● What is needed
Reproduce all of the records below, requests included, and add 36 to every number in the answers, meaning the distance values and the point coordinates.

● Records from a data source
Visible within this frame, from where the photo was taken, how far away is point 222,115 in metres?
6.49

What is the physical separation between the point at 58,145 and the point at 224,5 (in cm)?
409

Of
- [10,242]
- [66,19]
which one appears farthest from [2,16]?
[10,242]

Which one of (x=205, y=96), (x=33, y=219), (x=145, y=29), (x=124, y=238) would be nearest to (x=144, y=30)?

● Solution below
Visible within this frame, from where the photo was taken, how far away is point 222,115 in metres?
42.49

What is the physical separation between the point at 58,145 and the point at 224,5 (in cm)?
445

Of
- [10,242]
- [66,19]
which one appears farthest from [2,16]?
[46,278]

Which one of (x=205, y=96), (x=33, y=219), (x=145, y=29), (x=124, y=238) would be nearest to (x=144, y=30)?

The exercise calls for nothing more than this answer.